Celeste and I didn’t stop talking for any one reason. To be honest, today if you were to ask either one of us why we fell silent on each other during those lost months, we’d both probably tell you it had more to do with some cosmic shift in the universe than anything else. That was Celesteand I for you though. We put our faith in the craziest things. There were three elderly men in tracksuits-one gray, one navy, one black- that would walk along the road of our high school every morning. In our freshman English class, we had learned that in literature, groups of three often represent some sort of superstition. I couldn’t tell you where those old men were headed or why they wore the same velour tracksuits every day, but at some point I made up my mind that seeing these three men on my way to school meant my day was bound to be okay. I told Celesteof this mid-sophomore year at the blooming point of our friendship and she immediately adapted it into one of her own sacred beliefs. I remember when we initially stopped talking we tried countless times to discuss what was occurring between the two of us but for some reason it never got solved. She was too sad or I was too busy. We were full of excuses and confusion. We just didn’t seem to have room in our lives for each other anymore and I was certain we had outgrown our friendship for good. I won’t lie to you. The entirety of my senior year of high school consisted of me living a life that didn’t involve her and she one that didn’t involve me. I never thought I would see her again. She could have died in that time we spent apart and I could have too. Yes, that’s morbid but it’s true. On that note, make sure you tell your mother you love her on the way out the door this morning.
You can only imagine my surprise months later when I got a phone call from an unknown number and heard Celeste’s voice on the other end of the line.

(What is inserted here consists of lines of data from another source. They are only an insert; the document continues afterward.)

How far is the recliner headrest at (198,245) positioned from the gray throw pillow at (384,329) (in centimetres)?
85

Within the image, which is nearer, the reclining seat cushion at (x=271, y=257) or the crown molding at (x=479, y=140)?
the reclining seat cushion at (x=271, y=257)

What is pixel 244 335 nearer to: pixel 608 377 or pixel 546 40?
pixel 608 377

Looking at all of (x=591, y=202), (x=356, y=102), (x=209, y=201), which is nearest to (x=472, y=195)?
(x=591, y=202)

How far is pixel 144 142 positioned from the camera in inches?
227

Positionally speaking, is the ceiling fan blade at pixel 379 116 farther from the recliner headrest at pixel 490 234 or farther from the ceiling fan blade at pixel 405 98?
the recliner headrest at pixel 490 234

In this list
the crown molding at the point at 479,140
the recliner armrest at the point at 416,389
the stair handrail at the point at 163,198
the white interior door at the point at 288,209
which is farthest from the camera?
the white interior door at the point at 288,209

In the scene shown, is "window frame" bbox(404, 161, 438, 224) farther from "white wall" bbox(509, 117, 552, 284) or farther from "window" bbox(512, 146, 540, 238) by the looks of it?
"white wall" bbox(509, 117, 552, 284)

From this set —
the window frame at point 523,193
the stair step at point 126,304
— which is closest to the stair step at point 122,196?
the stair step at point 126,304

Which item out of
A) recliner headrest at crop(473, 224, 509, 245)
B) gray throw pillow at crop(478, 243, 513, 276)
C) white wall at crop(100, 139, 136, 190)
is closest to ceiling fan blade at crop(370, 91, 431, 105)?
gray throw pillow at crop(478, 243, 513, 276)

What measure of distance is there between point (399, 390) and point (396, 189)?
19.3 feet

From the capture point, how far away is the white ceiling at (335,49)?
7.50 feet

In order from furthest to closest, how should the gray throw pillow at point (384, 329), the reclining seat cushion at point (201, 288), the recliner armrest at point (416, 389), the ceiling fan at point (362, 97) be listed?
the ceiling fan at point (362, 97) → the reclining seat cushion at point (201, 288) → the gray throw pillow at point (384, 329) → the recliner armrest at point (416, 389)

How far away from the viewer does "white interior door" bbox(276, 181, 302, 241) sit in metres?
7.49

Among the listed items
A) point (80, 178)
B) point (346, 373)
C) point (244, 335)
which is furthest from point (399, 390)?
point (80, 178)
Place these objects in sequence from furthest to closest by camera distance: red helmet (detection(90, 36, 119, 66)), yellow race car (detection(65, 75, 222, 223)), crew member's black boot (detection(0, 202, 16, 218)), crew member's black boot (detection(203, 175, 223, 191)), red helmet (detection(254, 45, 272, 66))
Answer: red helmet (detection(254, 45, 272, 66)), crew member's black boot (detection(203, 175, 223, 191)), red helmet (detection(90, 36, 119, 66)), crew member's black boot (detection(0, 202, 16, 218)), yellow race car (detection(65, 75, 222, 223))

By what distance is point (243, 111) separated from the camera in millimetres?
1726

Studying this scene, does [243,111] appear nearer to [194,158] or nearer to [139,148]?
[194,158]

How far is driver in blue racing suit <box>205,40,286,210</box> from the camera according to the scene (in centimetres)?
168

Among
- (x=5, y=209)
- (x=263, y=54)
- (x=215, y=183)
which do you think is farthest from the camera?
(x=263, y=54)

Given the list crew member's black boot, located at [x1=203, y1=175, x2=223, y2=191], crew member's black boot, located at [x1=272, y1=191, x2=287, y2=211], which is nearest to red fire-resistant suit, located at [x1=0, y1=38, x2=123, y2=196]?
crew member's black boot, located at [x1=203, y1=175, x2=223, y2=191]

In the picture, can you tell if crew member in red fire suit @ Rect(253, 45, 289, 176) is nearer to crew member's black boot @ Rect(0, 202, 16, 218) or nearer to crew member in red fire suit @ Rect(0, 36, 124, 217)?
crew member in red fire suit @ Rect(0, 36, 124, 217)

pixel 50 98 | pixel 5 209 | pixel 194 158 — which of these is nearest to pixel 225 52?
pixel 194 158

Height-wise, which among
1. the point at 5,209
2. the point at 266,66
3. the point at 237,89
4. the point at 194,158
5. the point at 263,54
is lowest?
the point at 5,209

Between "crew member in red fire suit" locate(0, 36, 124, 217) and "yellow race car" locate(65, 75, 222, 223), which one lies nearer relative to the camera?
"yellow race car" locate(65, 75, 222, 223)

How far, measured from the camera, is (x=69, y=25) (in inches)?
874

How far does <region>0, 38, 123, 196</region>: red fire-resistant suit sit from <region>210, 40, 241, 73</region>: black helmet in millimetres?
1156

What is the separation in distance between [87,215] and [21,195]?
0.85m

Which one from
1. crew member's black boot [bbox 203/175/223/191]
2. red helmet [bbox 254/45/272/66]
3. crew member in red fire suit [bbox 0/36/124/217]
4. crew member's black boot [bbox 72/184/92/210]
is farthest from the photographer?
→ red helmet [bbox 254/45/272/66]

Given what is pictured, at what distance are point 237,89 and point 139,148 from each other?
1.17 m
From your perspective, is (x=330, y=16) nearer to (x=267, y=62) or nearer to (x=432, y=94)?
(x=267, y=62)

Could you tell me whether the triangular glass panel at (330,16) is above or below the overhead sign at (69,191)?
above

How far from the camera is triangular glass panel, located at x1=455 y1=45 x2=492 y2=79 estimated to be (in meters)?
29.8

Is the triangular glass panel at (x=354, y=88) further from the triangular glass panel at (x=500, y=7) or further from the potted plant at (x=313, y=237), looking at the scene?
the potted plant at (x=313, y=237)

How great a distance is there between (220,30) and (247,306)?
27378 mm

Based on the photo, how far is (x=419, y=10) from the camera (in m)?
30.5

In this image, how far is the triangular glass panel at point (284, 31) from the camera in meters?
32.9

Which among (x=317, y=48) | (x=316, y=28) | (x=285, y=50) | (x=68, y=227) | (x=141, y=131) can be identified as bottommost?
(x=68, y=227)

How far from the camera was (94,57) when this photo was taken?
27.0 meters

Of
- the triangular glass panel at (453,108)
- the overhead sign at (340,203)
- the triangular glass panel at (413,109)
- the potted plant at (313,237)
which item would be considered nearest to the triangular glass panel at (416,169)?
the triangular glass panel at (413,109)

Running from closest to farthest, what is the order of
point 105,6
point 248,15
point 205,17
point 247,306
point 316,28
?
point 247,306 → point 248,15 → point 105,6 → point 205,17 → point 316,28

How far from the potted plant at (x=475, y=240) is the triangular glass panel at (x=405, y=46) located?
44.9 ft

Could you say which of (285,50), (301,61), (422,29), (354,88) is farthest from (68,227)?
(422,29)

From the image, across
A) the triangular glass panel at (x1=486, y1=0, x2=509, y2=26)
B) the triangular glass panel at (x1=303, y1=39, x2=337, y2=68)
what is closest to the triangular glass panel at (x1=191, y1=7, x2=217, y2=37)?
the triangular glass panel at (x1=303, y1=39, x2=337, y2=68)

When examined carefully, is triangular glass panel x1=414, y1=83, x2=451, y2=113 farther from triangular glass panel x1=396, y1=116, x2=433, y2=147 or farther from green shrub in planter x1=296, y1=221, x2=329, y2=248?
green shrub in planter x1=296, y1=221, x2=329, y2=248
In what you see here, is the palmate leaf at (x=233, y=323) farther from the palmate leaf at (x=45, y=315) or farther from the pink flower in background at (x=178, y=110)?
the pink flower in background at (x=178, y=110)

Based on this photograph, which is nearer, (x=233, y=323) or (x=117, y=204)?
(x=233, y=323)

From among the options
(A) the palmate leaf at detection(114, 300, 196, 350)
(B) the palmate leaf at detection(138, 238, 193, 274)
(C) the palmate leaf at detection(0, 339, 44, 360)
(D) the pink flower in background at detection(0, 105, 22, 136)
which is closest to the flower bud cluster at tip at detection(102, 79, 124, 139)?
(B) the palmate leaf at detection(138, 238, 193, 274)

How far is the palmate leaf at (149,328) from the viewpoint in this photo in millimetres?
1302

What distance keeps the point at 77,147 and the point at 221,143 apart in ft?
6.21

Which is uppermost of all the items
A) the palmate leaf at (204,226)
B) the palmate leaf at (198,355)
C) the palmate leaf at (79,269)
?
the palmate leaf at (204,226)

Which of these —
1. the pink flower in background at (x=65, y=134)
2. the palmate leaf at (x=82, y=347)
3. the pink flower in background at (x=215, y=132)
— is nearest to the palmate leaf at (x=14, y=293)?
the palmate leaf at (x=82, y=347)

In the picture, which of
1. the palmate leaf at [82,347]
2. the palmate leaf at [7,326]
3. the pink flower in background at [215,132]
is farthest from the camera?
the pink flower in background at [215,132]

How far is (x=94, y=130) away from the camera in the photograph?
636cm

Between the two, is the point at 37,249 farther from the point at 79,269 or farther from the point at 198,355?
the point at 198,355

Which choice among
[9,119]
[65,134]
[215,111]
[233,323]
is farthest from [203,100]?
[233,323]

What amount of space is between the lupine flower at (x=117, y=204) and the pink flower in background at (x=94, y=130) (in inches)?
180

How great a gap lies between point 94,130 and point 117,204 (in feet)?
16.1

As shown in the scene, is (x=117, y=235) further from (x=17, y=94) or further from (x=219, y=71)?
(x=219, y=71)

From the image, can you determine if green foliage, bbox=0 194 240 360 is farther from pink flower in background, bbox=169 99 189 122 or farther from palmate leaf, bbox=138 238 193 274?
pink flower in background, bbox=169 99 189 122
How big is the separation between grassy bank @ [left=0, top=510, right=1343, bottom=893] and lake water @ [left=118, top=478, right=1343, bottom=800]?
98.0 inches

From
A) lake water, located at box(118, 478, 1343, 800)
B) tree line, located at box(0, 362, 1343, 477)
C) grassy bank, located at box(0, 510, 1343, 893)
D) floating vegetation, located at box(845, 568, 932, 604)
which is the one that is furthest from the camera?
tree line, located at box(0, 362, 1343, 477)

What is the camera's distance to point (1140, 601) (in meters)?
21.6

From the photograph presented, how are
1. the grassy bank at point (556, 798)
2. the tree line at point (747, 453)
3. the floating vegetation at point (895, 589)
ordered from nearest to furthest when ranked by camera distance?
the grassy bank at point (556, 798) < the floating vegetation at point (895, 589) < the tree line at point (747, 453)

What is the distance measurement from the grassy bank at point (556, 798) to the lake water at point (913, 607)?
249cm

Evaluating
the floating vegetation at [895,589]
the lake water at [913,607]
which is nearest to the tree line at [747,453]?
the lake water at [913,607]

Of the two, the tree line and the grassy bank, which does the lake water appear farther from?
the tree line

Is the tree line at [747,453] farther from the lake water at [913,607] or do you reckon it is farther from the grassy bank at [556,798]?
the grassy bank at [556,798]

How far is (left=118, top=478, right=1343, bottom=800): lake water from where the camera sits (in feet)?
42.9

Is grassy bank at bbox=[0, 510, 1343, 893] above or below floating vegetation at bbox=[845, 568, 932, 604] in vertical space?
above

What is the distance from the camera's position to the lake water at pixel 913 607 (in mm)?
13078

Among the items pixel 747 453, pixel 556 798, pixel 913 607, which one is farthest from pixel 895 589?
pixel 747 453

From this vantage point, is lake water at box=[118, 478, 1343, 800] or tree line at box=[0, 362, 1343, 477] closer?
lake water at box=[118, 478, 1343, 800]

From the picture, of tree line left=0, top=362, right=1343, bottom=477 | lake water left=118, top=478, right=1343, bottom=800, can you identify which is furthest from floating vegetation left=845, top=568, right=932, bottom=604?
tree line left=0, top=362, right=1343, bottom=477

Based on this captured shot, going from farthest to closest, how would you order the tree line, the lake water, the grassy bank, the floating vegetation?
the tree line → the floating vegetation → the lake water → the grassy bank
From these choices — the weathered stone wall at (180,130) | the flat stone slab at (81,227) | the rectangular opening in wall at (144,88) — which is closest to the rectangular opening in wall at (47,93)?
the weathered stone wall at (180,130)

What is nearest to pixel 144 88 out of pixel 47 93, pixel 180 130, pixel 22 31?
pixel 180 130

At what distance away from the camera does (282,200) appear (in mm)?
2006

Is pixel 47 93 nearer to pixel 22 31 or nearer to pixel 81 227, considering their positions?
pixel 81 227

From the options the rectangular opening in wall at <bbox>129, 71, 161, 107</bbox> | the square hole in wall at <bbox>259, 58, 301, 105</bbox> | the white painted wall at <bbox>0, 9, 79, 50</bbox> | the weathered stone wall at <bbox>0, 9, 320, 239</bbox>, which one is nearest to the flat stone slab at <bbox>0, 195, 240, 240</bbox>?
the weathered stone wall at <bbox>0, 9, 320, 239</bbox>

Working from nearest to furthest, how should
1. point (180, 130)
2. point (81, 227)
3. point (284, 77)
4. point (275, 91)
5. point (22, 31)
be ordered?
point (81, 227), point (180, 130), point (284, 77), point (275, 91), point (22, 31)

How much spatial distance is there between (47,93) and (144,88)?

Picture this, a teenage girl two days after her catastrophic break up is crying into a bowl of mediocre chicken tortilla soup at one of America’s worst restaurant chains and her nearly dead ex-best friend calls her to discuss said break up.  I was so shocked I had to ask her three times who I was speaking to before I understood. She said she had heard about the break up from a friend of mine and that she wanted to meet up. Oh and get this; her boyfriend of two years had broken up with her just two days after mine. The universe, or God, or Santa, or whatever you believe in had aligned in such a special way that I didn’t hesitate for a second. I agreed to meet with her as I sipped on a spoonful of over salted broth and cursed myself for hanging out with people who enjoy mediocrity (my friends chose the restaurant that day). It seemed the universe had cosmically shifted again and had opened our hearts to each other after all that time. It was the day I learned that coincidences are rarely accidents, but instead gifts the universe sends you as a reminder that life doesn’t always suck. It just most of the time sucks. 
The next day, I arrived at her house to find her sobbing in the trunk of her white Volkswagen bug. Amongst the slew of yoga gear, old reusable water bottles, and her miscellaneous treasures was the crumpled form of what was at one time known as the very sturdy Celeste Devita. In the three years we had been best friends before our leave of absence, I had seen her cry but never like this. She wasn’t someone who was afraid to emote. She was not the girl whom you would see running to escape to a private bathroom stall in a frazzled blur because she didn’t want anyone to know she had been crying. I mean a lot of people are like that, but not Celeste. If Celeste was going to cry, the world around her was going to be aware of it and she wasn’t ashamed. I admired that about her, I think it’s a huge part of what allowed me to come to understand her at such a close focus. We did not speak, instead I approached her with open arms, climbed inside the cocoon she had created in her trunk, and as a reusable water bottle stabbed into the back of my thigh I hugged her in an attempt to scoop up all the fallen pieces.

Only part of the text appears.